Defined in header <numeric>
(1) 
template< class InputIt1, class InputIt2, class T >
T transform_reduce( InputIt1 first1, InputIt1 last1,
                    InputIt2 first2,
                    T init );
 (since C++17)
(until C++20)		 
template< class InputIt1, class InputIt2, class T >
constexpr
T transform_reduce( InputIt1 first1, InputIt1 last1,
                    InputIt2 first2,
                    T init );
 (since C++20)
(2) 
template< class InputIt1, class InputIt2,
          class T,
          class BinaryReductionOp,
          class BinaryTransformOp >
T transform_reduce( InputIt1 first1, InputIt1 last1,
                    InputIt2 first2,
                    T init,
                    BinaryReductionOp reduce,
                    BinaryTransformOp transform );
 (since C++17)
(until C++20)		 
template< class InputIt1, class InputIt2,
          class T,
          class BinaryReductionOp,
          class BinaryTransformOp >
constexpr
T transform_reduce( InputIt1 first1, InputIt1 last1,
                    InputIt2 first2,
                    T init,
                    BinaryReductionOp reduce,
                    BinaryTransformOp transform );
 (since C++20)
(3) 
template< class InputIt,
          class T,
          class BinaryReductionOp,
          class UnaryTransformOp >
T transform_reduce( InputIt first, InputIt last,
                    T init,
                    BinaryReductionOp reduce,
                    UnaryTransformOp transform );
 (since C++17)
(until C++20)		 
template< class InputIt, class T,
          class BinaryReductionOp,
          class UnaryTransformOp >
constexpr
T transform_reduce( InputIt first, InputIt last,
                    T init,
                    BinaryReductionOp reduce,
                    UnaryTransformOp transform );
 (since C++20) 
template< class ExecutionPolicy,
          class ForwardIt1, class ForwardIt2, class T >
T transform_reduce( ExecutionPolicy&& policy,
                    ForwardIt1 first1, ForwardIt1 last1,
                    ForwardIt2 first2,
                    T init );
 (4) (since C++17) 
template< class ExecutionPolicy,
          class ForwardIt1, class ForwardIt2, class T,
          class BinaryReductionOp,
          class BinaryTransformOp >
T transform_reduce( ExecutionPolicy&& policy,
                    ForwardIt1 first1, ForwardIt1 last1,
                    ForwardIt2 first2,
                    T init,
                    BinaryReductionOp reduce,
                    BinaryTransformOp transform );
 (5) (since C++17) 
template< class ExecutionPolicy,
          class ForwardIt, class T,
          class BinaryReductionOp,
          class UnaryTransformOp >
T transform_reduce( ExecutionPolicy&& policy,
                    ForwardIt first, ForwardIt last,
                    T init,
                    BinaryReductionOp reduce,
                    UnaryTransformOp transform );
 (6) (since C++17)
1) Equivalent to std::transform_reduce(first1, last1, first2, init, std::plus<>(), std::multiplies<>());, effectively parallelized version of the default std::inner_product.
2) Applies transform to each pair of elements from the ranges [firstlast) and the range starting at first2 and reduces the results (possibly permuted and aggregated in unspecified manner) along with the initial value init over reduce.
3) Applies transform to each element in the range [firstlast) and reduces the results (possibly permuted and aggregated in unspecified manner) along with the initial value init over reduce.
4-6) Same as (1-3), but executed according to policy. These overloads do not participate in overload resolution unless

std::is_execution_policy_v<std::decay_t<ExecutionPolicy>> is true.

 (until C++20)

std::is_execution_policy_v<std::remove_cvref_t<ExecutionPolicy>> is true.

 (since C++20)

The behavior is non-deterministic if reduce is not associative or not commutative.

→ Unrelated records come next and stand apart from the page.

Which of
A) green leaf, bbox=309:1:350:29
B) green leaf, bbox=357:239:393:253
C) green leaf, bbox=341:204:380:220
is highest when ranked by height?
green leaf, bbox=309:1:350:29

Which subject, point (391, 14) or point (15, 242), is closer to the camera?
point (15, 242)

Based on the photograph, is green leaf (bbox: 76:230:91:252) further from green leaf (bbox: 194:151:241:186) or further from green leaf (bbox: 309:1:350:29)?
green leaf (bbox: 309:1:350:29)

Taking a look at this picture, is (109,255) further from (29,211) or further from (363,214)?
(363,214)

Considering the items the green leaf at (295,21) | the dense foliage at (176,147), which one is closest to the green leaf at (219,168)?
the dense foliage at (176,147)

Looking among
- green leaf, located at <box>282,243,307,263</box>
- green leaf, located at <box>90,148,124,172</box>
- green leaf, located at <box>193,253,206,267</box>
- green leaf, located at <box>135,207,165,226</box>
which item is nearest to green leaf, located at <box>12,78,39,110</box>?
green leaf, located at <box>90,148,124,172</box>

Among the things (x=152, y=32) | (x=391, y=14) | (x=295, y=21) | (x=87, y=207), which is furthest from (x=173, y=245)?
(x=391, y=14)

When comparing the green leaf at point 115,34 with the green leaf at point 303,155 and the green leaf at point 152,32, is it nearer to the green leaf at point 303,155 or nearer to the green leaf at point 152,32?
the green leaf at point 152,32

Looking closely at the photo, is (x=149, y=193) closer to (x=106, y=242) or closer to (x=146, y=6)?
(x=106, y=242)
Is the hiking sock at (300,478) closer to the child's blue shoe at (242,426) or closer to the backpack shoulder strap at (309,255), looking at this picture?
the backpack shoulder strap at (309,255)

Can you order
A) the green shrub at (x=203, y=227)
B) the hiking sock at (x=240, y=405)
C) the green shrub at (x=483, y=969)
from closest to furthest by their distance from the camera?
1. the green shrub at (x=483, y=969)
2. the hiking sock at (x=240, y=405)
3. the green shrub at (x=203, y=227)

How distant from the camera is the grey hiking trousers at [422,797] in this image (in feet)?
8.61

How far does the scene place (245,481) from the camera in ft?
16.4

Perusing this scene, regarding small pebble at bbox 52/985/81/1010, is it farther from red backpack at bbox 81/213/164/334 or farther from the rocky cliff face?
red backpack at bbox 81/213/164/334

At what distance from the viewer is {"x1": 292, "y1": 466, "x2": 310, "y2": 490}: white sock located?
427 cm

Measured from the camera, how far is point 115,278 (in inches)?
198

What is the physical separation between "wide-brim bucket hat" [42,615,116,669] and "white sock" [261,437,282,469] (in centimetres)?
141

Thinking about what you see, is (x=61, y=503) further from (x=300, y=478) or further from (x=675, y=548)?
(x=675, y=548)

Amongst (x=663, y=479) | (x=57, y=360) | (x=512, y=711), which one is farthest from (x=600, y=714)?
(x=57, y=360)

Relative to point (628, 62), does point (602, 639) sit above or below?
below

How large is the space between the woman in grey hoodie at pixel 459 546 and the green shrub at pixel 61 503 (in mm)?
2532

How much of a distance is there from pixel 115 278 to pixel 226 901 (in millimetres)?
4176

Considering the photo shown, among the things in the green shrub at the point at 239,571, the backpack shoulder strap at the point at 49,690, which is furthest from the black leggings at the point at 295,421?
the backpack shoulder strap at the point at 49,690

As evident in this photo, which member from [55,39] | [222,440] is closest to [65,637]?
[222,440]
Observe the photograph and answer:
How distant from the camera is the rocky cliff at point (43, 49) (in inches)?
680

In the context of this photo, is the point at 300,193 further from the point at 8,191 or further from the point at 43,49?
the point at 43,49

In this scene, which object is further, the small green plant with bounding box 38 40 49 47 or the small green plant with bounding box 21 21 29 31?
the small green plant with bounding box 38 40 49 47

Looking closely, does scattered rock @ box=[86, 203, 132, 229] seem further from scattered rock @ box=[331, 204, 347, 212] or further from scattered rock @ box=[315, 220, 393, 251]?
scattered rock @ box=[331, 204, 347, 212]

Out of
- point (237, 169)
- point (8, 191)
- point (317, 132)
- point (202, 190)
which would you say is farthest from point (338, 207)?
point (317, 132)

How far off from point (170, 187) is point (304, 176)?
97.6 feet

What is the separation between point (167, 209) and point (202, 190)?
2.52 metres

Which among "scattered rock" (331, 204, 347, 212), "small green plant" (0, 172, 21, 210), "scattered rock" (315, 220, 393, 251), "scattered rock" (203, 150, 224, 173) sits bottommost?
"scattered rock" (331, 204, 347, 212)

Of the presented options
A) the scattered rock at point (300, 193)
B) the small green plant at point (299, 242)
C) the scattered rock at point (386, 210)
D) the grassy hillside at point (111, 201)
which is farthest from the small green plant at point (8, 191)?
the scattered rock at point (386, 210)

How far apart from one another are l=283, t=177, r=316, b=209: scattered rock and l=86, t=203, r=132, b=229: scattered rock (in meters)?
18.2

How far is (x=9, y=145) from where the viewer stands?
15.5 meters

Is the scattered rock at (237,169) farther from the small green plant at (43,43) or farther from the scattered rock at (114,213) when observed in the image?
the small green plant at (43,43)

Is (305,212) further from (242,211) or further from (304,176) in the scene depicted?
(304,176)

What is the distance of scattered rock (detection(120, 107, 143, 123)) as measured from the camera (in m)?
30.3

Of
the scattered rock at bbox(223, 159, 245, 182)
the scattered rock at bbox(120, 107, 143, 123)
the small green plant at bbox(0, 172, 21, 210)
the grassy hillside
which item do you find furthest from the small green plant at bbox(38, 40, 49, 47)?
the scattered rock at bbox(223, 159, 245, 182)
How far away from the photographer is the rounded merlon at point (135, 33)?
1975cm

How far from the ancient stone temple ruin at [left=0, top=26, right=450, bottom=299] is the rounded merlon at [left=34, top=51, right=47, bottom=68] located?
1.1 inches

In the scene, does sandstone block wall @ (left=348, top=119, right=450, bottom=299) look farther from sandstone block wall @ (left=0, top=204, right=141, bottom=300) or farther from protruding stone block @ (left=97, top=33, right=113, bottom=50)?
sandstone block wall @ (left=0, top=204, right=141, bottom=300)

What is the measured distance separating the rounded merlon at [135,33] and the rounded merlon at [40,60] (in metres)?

The behavior is undefined if reduce, or transform modifies any element or invalidates any iterator in the input ranges, including their end iterators.

Parameters

first, last - the range of elements to apply the algorithm to
init - the initial value of the generalized sum
policy - the execution policy to use. See execution policy for details.
reduce - binary FunctionObject that will be applied in unspecified order to the results of transform, the results of other reduce and init.
transform - unary or binary FunctionObject that will be applied to each element of the input range(s). The return type must be acceptable as input to reduce.
Type requirements
-T must meet the requirements of MoveConstructible in order to use overloads (3,6). and the result of the expressions reduce(init, transform(*first)), reduce(transform(*first), init), reduce(init, init), and reduce(transform(*first), transform(*first)) must be convertible to T.
-T must meet the requirements of MoveConstructible in order to use overloads (2,5). and the result of the expressions reduce(init, transform(*first1, *first2)), reduce(transform(*first1, *first2), init), reduce(init, init), and reduce(transform(*first1, *first2), transform(*first1, *first2)) must be convertible to T.
-InputIt must meet the requirements of LegacyInputIterator.
-ForwardIt must meet the requirements of LegacyForwardIterator.

Return value

2) Generalized sum of init and transform(*first, *first2), transform(*(first + 1), *(first2 + 1)), ..., over reduce.
3) Generalized sum of init and transform(*first), transform(*(first + 1)), ... transform(*(last - 1)) over reduce,

where generalized sum GSUM(op, a1, ..., aN) is defined as follows:

  • if N = 1, a1
  • if N > 1, op(GSUM(op, b1, ..., bK), GSUM(op, bM, ..., bN)) where
    • b1, ..., bN may be any permutation of a1, ..., aN and
    • 1 < K + 1 = M ≤ N

in other words, the results of transform or of reduce may be grouped and arranged in arbitrary order.

Complexity

1,2,4,5) O(last1 - first1) applications each of reduce and transform.
3,6) O(last - first) applications each of transform and reduce.

Exceptions

The overloads with a template parameter named ExecutionPolicy report errors as follows:

  • If execution of a function invoked as part of the algorithm throws an exception and ExecutionPolicy is one of the standard policies, std::terminate is called. For any other ExecutionPolicy, the behavior is implementation-defined.
  • If the algorithm fails to allocate memory, std::bad_alloc is thrown.

Notes

In the unary-binary overload (3,6), transform is not applied to init.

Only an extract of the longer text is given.